One day, for example, when we had been driving in the Florida panhandle, we saw a large crowd by the side of the road. Stopping, we learned that we had come upon the weekly cattle sale. What luck! There were farmers everywhere and Jimmy was a farmer. We spoke to everyone on the grounds, then walked into the barn and found Buddy Neal, president of the Cattlemen’s Association of Florida and an influential politician. He stopped the auctioneer, and while the cow waited, I addressed the crowd. As I stepped away the auctioneer took up exactly where he had left off, hardly missing a beat!

For the next year and a half we were on the go constantly. It was like a very demanding job, with pressures and deadlines (more than 30 primaries and caucuses and one general election).

The last few weeks of the primary campaign were unnerving and lonely. I never saw Jimmy or the children anymore. We just kept working without going home, and nothing seemed to be going right. The only thing I knew to do was to keep smiling in public and try to call Jimmy every night if I could find him, hoping to hear an encouraging word, and it usually came. He felt as bad as I did over the losses but always said to me, “Don’t be too discouraged. Count the delegates we’re getting, not the losses.” And the delegates were adding up.

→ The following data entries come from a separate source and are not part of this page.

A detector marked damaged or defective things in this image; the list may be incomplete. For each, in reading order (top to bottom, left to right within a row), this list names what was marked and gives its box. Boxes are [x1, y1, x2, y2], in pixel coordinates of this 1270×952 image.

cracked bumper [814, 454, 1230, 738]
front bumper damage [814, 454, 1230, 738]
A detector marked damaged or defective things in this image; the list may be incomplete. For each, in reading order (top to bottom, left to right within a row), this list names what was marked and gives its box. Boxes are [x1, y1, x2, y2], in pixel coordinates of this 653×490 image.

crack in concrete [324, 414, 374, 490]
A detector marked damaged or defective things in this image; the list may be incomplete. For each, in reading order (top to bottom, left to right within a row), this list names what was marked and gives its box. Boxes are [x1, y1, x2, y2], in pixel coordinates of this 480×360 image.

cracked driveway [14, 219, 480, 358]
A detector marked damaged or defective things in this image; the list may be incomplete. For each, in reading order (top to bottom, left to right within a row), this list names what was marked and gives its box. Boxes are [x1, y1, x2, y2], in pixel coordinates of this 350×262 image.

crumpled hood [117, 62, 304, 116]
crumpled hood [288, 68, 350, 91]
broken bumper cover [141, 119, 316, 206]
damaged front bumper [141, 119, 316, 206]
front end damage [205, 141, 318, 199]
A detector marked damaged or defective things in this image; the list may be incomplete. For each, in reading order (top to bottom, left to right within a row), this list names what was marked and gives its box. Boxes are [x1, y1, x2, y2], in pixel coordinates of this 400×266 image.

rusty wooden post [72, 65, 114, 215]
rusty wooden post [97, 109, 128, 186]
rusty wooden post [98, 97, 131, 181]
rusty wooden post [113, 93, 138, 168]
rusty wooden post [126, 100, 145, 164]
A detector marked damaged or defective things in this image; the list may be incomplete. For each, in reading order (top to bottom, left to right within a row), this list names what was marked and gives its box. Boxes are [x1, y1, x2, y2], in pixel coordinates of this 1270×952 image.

The Carter sweep at the 1976 Democratic National Convention and victory over the incumbent President Gerald Ford that November brought the Carters to 1600 Pennsylvania Avenue.

“Mr. President!”

“Who? Me?”

“Yes. You. Come with me to see our bedroom.” It was our first day in the White House, and though we should have been exhausted by the Inauguration, the parade and the thought of attending seven Inaugural balls still to come that night, the excitement of the day and exploring our new home made us tireless. The whole family was there: brothers and sisters, nieces and nephews, all our children and, of course, our mothers. Miss Lillian was going to sleep in the Queens’ Bedroom that night, and my mother in the Lincoln Bedroom, and they were thrilled.

On our first afternoon in the White House, our family roamed the second floor hall that runs the length of the house with beautiful semicircular windows at each end. We had read about the secret stairway that connects the Presidential living quarters on the second floor to the third floor, and the children quickly found it, pushing a portion of the wall which opens to reveal the stairway.

We hadn’t finished the tour before we lost Jimmy. After a while, the children and I walked over to the West Wing and entered the Oval Office. We stood there looking at the room and looking at Jimmy sitting behind the President’s desk, framed by the President’s flag and the flag of the United States. I had to catch my breath to believe I was really there, to absorb the reality that my husband was actually President of the United States and that I was First Lady. It was sobering, a very emotional moment. Then Jimmy grinned, and I smiled back at him. He looked just right sitting there.